You can't mend a broken heart, but you can often manage it

BEAT IT: Common canine cardiac issues frequently involve the heart valves. Picture: Shutterstock
BEAT IT: Common canine cardiac issues frequently involve the heart valves. Picture: Shutterstock

Like their human companions, animals can suffer from heart disease.

The most common type of heart disease we see in dogs involves degeneration of the valves of the heart.

It is more common in some breeds, for example, cavalier King Charles spaniels, dachshunds and miniature and toy poodles.

The heart disease I see in practice tends to involve the mitral valve, which regulates flow to the left side of the heart, but sometimes involves the tricuspid valve, which regulates flow to the right side of the heart.

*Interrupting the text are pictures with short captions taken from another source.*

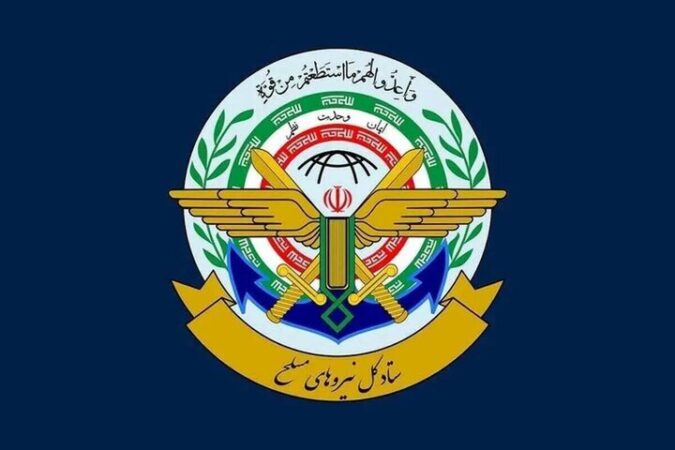 ادامه شرارت در جنوب لبنان با پاسخ سخت همراه خواهد بود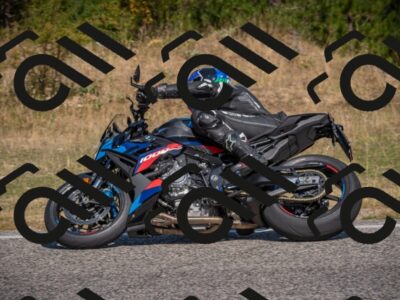 20250810104649-_5001922_am_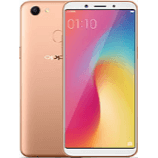 How to SIM unlock Oppo F5 phone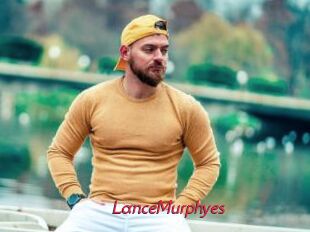LanceMurphyes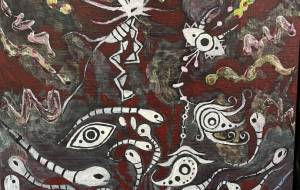 Untitled - ちーちゃん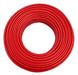 L Cable Unipolar 2.5 Mm, Rollo X 50 Mts - L 1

Over time, dogs with degenerative valve disease develop thickened, nodular heart valves that no longer form a proper seal when they close, allowing blood to leak.

This changes the dynamics of blood flow, causing a sound called a "heart murmur".

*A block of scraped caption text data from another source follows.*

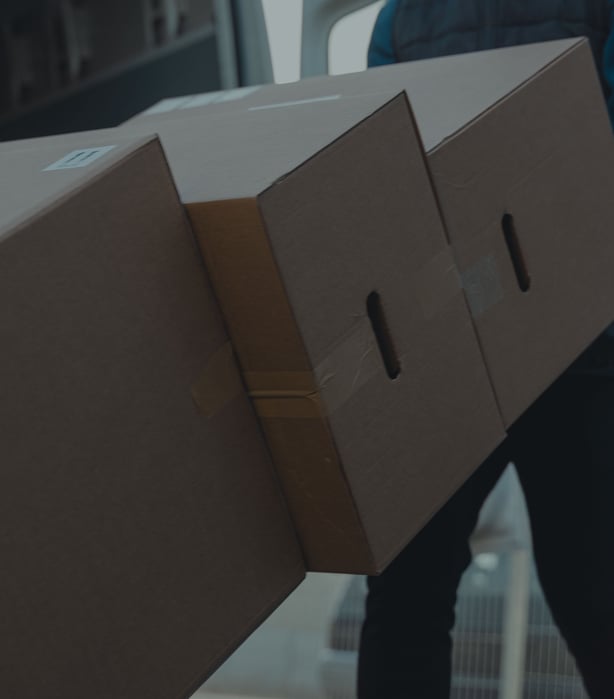 #7 Find dropshipping-leverandører #7 Find dropshipping-leverandører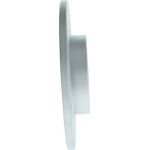 Bremsscheibe 0 986 479 E65 Bremsscheibe 0 986 479 E65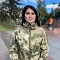 Медработники Коминтерновского района спасают жизни в зоне СВО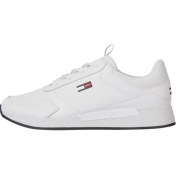 Resim Tommy Jeans Flexı Runner Ess 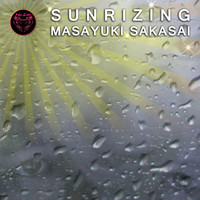 Masayuki Sakasai - Sunrizing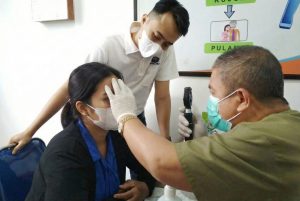 WhatsApp Image 2025-12-27 at 11.39.07 - Copy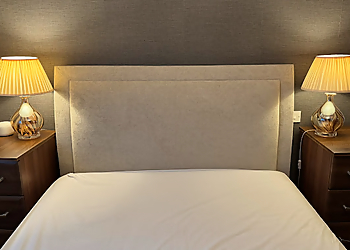 Bromleycross Upholstery Services Bromleycross Upholstery Services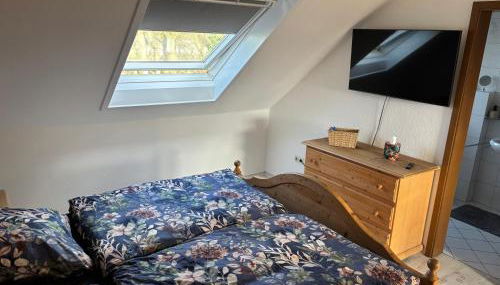 Schöne Maisonette-Wohnung in ruhiger Lage - Foto 5
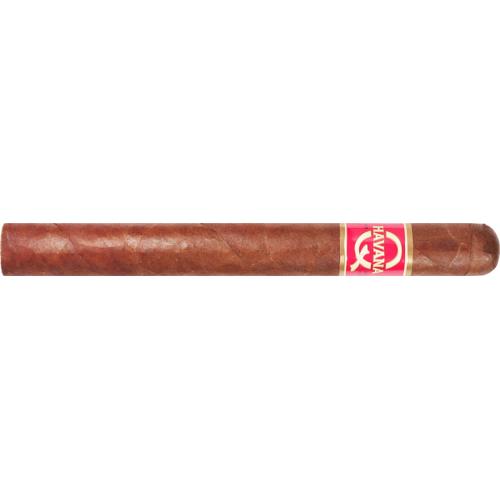 Havana Q Double Churchill 7 * 52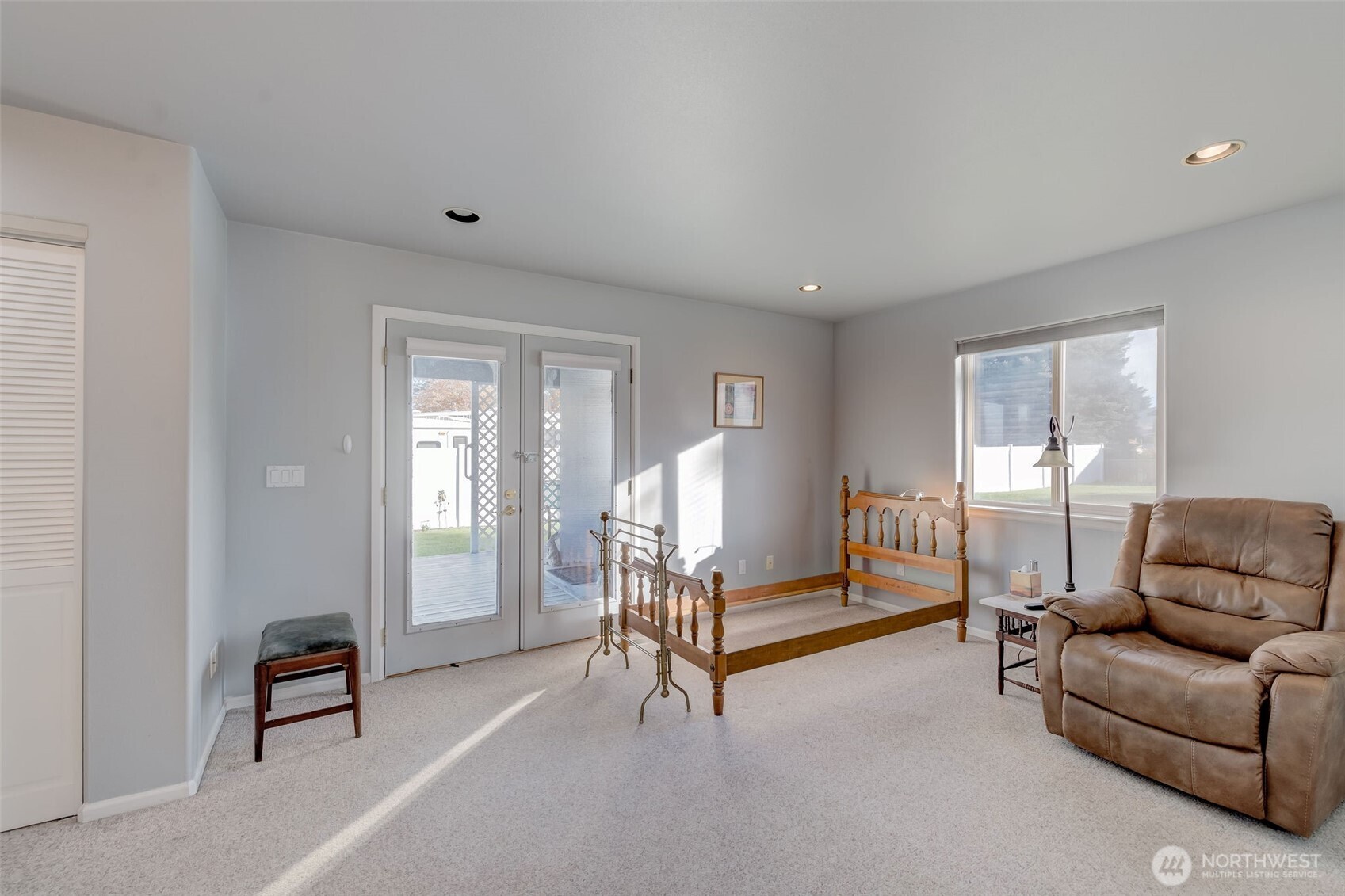 613 Meadow Drive , Wenatchee, WA 98801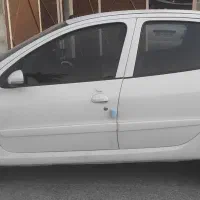 رانا پلاس مدل1400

Not all heart murmurs indicate disease.

They may occur in young animals (a juvenile murmur), but disappear as they grow up.

Or they can be due to other causes, such as a very fast heart rate with excitement or fear.

These "innocent" heart murmurs are not associated with clinical signs.

Heart murmurs are graded on a scale from one to six, reflecting how loud the murmur sounds when listened to via a stethoscope.

Grade 1 murmurs are challenging to hear, whereas grade 6 murmurs are very loud.

In the early stages of degenerative valve disease, the heart compensates for the leaking by working harder.

The heart may increase in size.

This can lead to a cough as the enlarged heart pushes up against the trachea or windpipe.

In the later stages, the heart can no longer compensate.

This leads to an accumulation of fluid in the lungs, which can lead to a soft cough.

Fluid may also build up in the abdomen, causing an enlarged belly.

This is known as heart failure, and it is life-threatening.

Signs of heart disease include fatigue, reduced willingness to exercise, weakness, a decreased appetite, laboured breathing, coughing and sometimes fainting which can look a bit like a seizure or fit.

The sign that owners seem to notice most is coughing.

It can be challenging to determine if a cough is due to heart disease or respiratory disease.

Some older dogs suffer from both.

Therefore it is important that dogs presenting with a cough have chest x-rays.

These give your veterinarian a good look at the size and shape of the heart and its associated vessels, as well as the lungs and airways.

Blood tests can be helpful in evaluating the systemic health of a dog, and in looking for hormonal markers of heart disease.

An echocardiogram, which is an ultrasound examination of the heart, provides a detailed view of the heart valves, chambers and vessels, and can be useful in staging heart disease.

We are fortunate that there are very effective medications available to manage heart disease, usually given in the form of tablets or liquids.

These can help the heart pump more effectively, and reduce accumulation of fluid in the body.

Dogs treated for heart disease should have more frequent check ups (every three to six months or more frequently as needed).

Repeat diagnostic tests may be performed to monitor progression of the disease and to guide therapy.

Owners can also monitor their dog's sleeping respiratory rate, or the number of times the chest rises and falls, over a one-minute period.

The sleeping respiratory rate should be less than 30.

REFERENCE: Keene, B.W.; Atkins, C.E.; Bonagura, J.D.; Fox, P.R.; Hggstrm, J.; Fuentes, V.L.; Oyama, M.A.; Rush, J.E.; Stepien, R.; Uechi, M. Acvim consensus guidelines for the diagnosis and treatment of myxomatous mitral valve disease in dogs. Journal of veterinary internal medicine 2019, 33, 1127-1140.

Dr Anne Quain BVSc (Hons), MANZCVS (Animal Welfare), Dip ECAWBM (AWSEL) is a lecturer at the Sydney School of Veterinary Science and a practising veterinarian.